Same output for htonl() and ntohl() on an integer

Question

I ran the following program on little-endian [LE] machine [Linux, Intel processor]. I am unable to explain the 3 outputs in below code snippet. Since machine is LE, the value of a is stored as 0x78563412. When printing, it is displaying its actual value. Since its an LE machine, I expect ntohl() to be a no-op and display 0x78563412, which it is doing. However, I expect 0x12345678 for 2nd print statement containing htonl(). Can someone please help me understand why they are same?

int main() 
{
    int a = 0x12345678; 

    printf("Original - 0x%x\n", (a)); 
    printf("Network - 0x%x\n", htonl(a)); 
    printf("Host - 0x%x\n", ntohl(a)); 

    return 0;
}

Output:

Original - 0x12345678
Network - 0x78563412
Host - 0x78563412

Answer 1

Since its an LE machine, I expect ntohl() to be a no-op

That's the mistake. Network byte order is big-endian, host byte order is little-endian. Therefore, both ntohl and htonl return a byte-swapped version of their input.

Remember, the point of htonl is that you can take an integer on the host, then write:

int i = htonl(a);

and the result is that the memory of i, when interpreted using network byte order, has the same value that a does. Hence, if you write the object representation of i to a socket and the reader at the other end expects a 4-byte integer in network byte order, it will read the value of a.

and display 0x78563412

Is this what you intended to write? If ntohl were a no-op (or rather, an identity function), then your third line necessarily would print the same thing as your first line, because you would have ntohl(a) == a. This is what happens on big-endian implementations, where your program prints:

Original - 0x12345678
Network - 0x12345678
Host - 0x12345678

Answer 2

In your program when you write int a; you know that a contains an host ordered integer, the program doesn't know that. You could as easily provide an int already containing a value in network order. Of course if you use any arithmetic operator on a value that is not in host order, the result will be incorrect from a network point of view if network order is not the same as host order.

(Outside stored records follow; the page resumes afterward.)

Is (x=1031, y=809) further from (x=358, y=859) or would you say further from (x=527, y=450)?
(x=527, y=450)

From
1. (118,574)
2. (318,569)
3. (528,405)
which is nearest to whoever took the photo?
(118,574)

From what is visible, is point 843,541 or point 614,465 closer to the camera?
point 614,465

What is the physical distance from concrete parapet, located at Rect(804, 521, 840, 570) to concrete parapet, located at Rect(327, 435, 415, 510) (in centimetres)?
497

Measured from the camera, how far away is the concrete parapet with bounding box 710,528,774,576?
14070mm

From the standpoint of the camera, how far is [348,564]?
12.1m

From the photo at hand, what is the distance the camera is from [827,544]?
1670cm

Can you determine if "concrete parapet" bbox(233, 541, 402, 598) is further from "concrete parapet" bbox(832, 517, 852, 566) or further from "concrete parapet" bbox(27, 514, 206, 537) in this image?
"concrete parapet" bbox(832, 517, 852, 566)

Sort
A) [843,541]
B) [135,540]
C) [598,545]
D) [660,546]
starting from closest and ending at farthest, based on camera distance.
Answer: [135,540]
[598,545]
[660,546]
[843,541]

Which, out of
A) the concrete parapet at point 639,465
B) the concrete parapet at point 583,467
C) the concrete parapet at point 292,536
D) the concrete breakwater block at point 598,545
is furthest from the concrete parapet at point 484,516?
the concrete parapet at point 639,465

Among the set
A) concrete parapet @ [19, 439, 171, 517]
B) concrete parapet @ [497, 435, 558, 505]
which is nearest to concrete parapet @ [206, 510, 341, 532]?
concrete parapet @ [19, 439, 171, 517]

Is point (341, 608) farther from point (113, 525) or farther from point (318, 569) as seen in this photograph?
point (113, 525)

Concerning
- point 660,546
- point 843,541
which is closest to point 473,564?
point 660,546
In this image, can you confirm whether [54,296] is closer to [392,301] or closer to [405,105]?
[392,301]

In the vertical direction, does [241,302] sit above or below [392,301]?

But this is not so far fetched, the network ordered values are often kept exactly that way in low level structures, before being sent or just after being received.

What is wrong with your program is that when you call ntohl() your are promising to the ntohl() function that the int you are providing is some value stored in memory in network order. That's the contract. If it's not true, the function won't perform what you expect, and that is what you are seing.

As other explained on most systems (big or little but not stupid-endians) the two functions are usually identical, either a bytes reverse or a no-op.

Answer 3

Because you're passing a by value and therefore it isn't changed by either of those functions.

You're printing what htonl() and ntohl() are returning.

Edit to add: I missed where you thought one would be a no-op. It's not. Both are going to do the exact same thing on a LE machine; reverse the byte ordering. ntohl() is expecting you to be passing it a network byte ordered int

Answer 4

htonl and ntohl are exactly the same functions. They are supposed to satisfy htonl(ntohl(x)) == x. They are named differently only for documentation (you make it explicit that you are converting from host-to-network or the other way, even if it's the same). So, on a little-endian machine, they both perform byte-swapping, and on a big-endian machine, they are both no-ops.